Pendant quelque temps, j'ai pu vivre de petits boulots au noir, mais l'inquiétude me gagnait.
Je n'ai jamais su vivre avec l'inquiétude. Et j'admire ceux qui parviennent à exister avec détachement et élégance.
Déjà, à cette époque, j'admirais - et enviais - J... pour cela. Elle avait la faculté à se modeler aux contorsions imprévues de la vie avec aisance, sans conflit ni culpabilité.
D'avoir eu, moi-aussi, ce don, peut=être ma vie aurait pris un autre tour...
Donc, O... me le présenta. J'avais rencontré O... sur une tournée. Il était costumier et nous avions sympathisé immédiatement.
O... m'appela un jour.
- Que deviens-tu depuis le temps ? Tu ne donnes plus de tes nouvelles !
Je lui expliquai mes doutes, et la nécessité dans laquelle je me trouvais d'obtenir un "vrai" travail.

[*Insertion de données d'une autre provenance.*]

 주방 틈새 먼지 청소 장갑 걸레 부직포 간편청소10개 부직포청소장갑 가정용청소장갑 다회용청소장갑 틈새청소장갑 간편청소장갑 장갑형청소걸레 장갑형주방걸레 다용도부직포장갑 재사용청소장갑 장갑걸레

- On aurait besoin de quelqu'un comme toi, ici. Quelqu'un qui sait utiliser ses dix doigts.
Si j'étais assez ouvert aux propositions éventuelles -je n'avais pas vraiment le choix - jamais je ne m'étais imaginé travaillant dans un endroit comme ça.
Penses=tu, un mausolée !
Car c'était de cela qu'il s'agissait. Un projet de musée était en train de naître, qui se voulait novateur, et qui, en grosses lignes, visait à utiliser les corps de dessinateurs défunts célèbres, dûment conservés et plastifiés selon une technique développée par un savant allemand, mi-charlatan, mi-génie.

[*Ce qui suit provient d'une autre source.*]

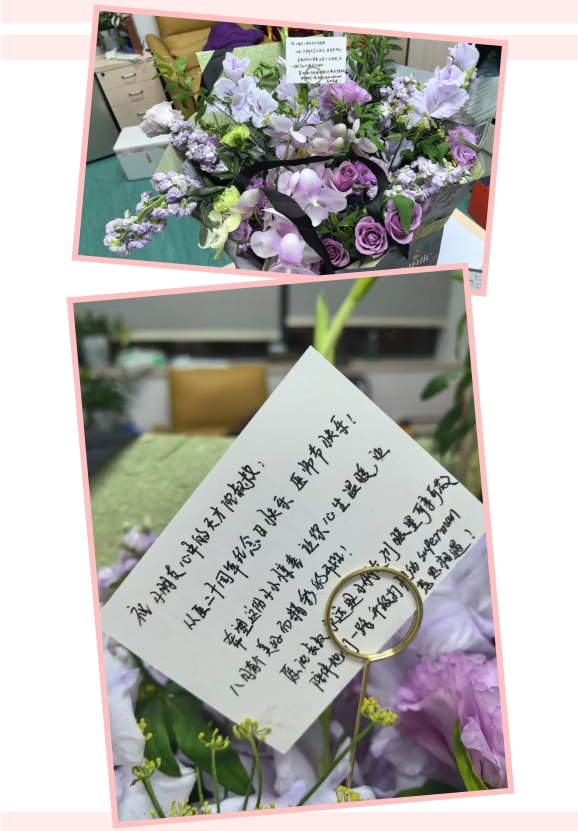 微信截图_20240812201359.png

Les cadavres, ainsi figés et hors d'atteinte du processus de décomposition, seraient maquillés et habillés, puis mis en scène dans le décor de leur environnement, du temps de leur vivant. Des expositions thématiques consacrées à leurs oeuvres étaient prévues, et il restait à trouver la forme scénographique à donner à ces évènements.